I see no point in knowing this, but maybe I am crazy


----------



## SnoFarmer

Frozen001 said:


> How about this:
> I see no point in knowing this, but maybe I am crazy


LOL... But, rock salt comes in different sises, ie #coarse, fine etc etc... so the finer the salt is, the denser it is, thus weighting more. :waving:

Kosher???? What weights more non-Kosher salt or Kosher salt???

snowangel "Well to tell you the truth, I need the information for a friend."

For A friend!!! Hoooo-o.k.!!! wink, wink......

lol ,,,


----------



## SnoFarmer

O.K. so it's raining and I was bord... lol 

How much does your salt weight 

Two cups of coarse rock salt (solar salt) weights 1.6lb.:waving: 
So, is this going to be a 25# 40#, or a 50# bag?
Can we carry thay out to your car for you?


----------



## snowangel

*cups to pounds conversion factor*

SnoFarmer - THANKS so much! That's exactly what I needed to know.
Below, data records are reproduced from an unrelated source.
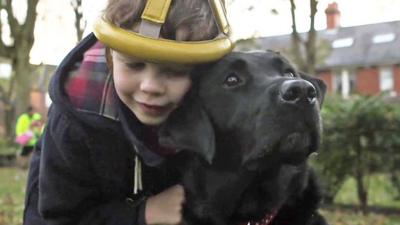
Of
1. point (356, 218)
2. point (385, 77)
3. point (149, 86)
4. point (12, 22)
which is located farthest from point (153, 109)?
point (385, 77)

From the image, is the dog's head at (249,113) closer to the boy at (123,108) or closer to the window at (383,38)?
the boy at (123,108)

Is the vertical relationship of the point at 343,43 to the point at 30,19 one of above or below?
below

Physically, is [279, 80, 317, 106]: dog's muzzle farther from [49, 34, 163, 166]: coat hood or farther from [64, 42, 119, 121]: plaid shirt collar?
[64, 42, 119, 121]: plaid shirt collar

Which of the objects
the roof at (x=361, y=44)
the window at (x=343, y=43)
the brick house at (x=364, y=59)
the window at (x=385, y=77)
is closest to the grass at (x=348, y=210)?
the brick house at (x=364, y=59)

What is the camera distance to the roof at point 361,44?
130 feet

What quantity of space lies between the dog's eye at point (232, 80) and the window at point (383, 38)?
40.8 metres

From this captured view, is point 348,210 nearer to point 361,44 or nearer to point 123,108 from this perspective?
point 123,108

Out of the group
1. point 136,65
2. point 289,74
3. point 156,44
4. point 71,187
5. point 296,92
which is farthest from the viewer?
point 71,187

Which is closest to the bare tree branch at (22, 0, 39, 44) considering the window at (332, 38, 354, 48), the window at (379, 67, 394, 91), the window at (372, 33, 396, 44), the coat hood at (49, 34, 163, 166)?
the coat hood at (49, 34, 163, 166)

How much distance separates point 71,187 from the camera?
247 cm

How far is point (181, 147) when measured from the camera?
7.39 feet

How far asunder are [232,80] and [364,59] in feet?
130

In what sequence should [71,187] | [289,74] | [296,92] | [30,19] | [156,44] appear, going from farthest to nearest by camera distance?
[30,19], [71,187], [289,74], [156,44], [296,92]

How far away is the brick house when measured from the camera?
38938 millimetres
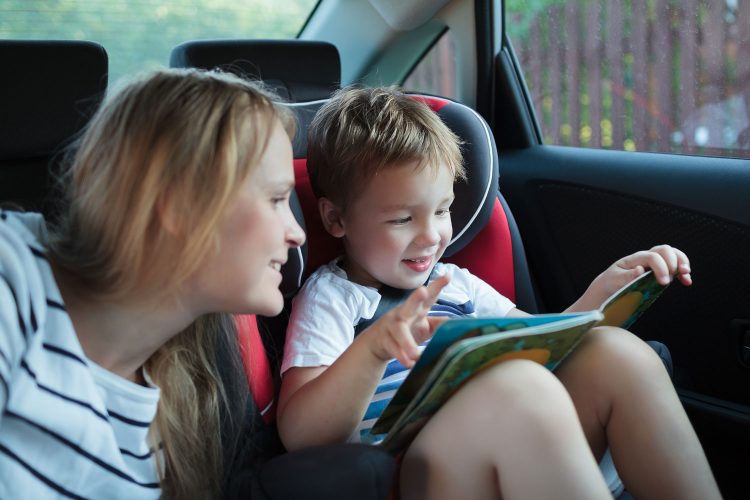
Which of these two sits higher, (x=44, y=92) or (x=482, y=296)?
(x=44, y=92)

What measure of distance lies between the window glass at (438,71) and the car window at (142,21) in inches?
14.3

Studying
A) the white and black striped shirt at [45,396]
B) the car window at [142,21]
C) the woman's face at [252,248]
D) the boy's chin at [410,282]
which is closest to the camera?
the white and black striped shirt at [45,396]

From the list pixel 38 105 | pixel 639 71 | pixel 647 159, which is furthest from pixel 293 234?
pixel 639 71

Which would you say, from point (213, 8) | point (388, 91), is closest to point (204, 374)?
point (388, 91)

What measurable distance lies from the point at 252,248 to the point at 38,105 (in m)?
0.59

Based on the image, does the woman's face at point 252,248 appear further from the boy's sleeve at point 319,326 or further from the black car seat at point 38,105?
the black car seat at point 38,105

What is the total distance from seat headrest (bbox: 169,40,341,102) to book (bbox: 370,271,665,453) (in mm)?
831

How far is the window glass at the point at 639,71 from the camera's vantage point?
187cm

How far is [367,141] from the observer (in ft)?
4.55

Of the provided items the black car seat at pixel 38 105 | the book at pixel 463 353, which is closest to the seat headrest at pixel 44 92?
the black car seat at pixel 38 105

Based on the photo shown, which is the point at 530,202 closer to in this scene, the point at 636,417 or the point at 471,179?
the point at 471,179

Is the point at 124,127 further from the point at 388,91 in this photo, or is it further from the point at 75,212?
the point at 388,91

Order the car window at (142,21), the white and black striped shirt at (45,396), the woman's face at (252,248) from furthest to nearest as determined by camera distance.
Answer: the car window at (142,21), the woman's face at (252,248), the white and black striped shirt at (45,396)

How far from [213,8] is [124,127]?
1.42m
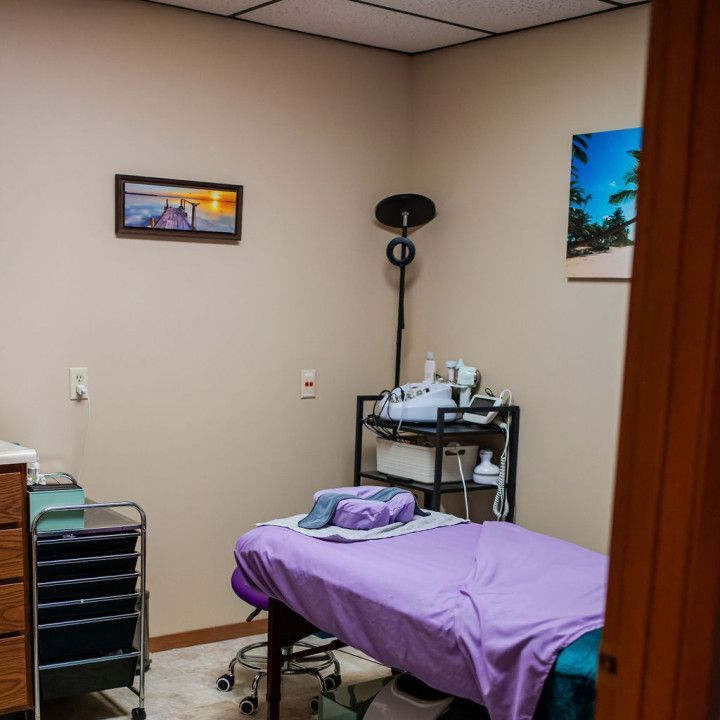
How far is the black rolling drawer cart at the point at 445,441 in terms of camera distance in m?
3.49

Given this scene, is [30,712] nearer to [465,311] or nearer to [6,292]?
[6,292]

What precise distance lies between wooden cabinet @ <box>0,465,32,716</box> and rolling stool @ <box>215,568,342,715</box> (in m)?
0.67

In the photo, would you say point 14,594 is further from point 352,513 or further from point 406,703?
point 406,703

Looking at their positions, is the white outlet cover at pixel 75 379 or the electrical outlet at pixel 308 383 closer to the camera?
the white outlet cover at pixel 75 379

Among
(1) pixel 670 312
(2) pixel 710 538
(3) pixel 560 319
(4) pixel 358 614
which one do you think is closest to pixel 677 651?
(2) pixel 710 538

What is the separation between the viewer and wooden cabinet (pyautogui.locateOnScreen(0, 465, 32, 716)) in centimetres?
281

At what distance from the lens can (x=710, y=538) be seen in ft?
3.65

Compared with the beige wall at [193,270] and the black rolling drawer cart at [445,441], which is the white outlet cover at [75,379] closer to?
the beige wall at [193,270]

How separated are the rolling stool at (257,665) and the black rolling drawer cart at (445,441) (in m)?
0.71

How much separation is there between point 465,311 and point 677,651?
2840mm

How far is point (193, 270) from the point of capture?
3.64m

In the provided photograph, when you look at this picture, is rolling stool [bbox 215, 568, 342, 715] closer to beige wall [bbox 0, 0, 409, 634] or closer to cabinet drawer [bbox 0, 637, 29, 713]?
beige wall [bbox 0, 0, 409, 634]

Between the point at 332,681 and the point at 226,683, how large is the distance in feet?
1.25

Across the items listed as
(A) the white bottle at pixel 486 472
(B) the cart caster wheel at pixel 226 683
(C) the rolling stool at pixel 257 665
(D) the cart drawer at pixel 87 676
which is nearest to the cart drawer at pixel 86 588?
(D) the cart drawer at pixel 87 676
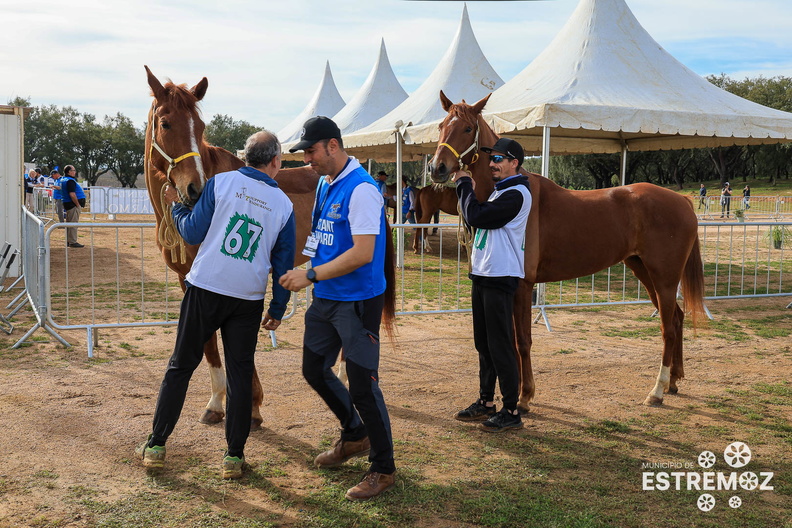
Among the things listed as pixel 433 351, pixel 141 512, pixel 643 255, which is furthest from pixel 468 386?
pixel 141 512

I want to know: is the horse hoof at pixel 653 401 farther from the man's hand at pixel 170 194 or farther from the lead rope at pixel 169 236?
the man's hand at pixel 170 194

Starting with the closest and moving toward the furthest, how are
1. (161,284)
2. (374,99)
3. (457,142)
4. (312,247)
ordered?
1. (312,247)
2. (457,142)
3. (161,284)
4. (374,99)

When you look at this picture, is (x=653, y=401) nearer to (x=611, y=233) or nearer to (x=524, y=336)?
(x=524, y=336)

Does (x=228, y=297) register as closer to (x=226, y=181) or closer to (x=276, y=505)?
(x=226, y=181)

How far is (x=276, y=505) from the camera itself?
338 cm

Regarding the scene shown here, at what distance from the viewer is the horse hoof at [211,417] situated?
4613 mm

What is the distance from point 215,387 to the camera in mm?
4734

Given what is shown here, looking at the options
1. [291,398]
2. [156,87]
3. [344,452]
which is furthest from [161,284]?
[344,452]

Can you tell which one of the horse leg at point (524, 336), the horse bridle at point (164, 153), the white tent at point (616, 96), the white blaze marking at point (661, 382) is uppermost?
the white tent at point (616, 96)

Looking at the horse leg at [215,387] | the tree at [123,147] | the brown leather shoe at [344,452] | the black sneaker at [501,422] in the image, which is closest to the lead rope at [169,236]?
the horse leg at [215,387]

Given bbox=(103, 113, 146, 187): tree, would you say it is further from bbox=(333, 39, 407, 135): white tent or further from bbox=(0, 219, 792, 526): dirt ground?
bbox=(0, 219, 792, 526): dirt ground

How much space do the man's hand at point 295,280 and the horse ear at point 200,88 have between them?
164cm

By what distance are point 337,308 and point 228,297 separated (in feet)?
2.06

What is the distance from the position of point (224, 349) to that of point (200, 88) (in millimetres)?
1773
Ok, the rest of you - yes, it was a very "special" friend who asked me to find this out.  (blush)

And no, when he asks me for something - I don't waste any time asking questions as to why! (I am very well trained!) :salute:

And no, I still don't know why he wanted this information, but thanks anyway to all who replied. And if I find out why, I will be sure to post it here.

Snow


----------



## TomJ

I smell something fishy here.


----------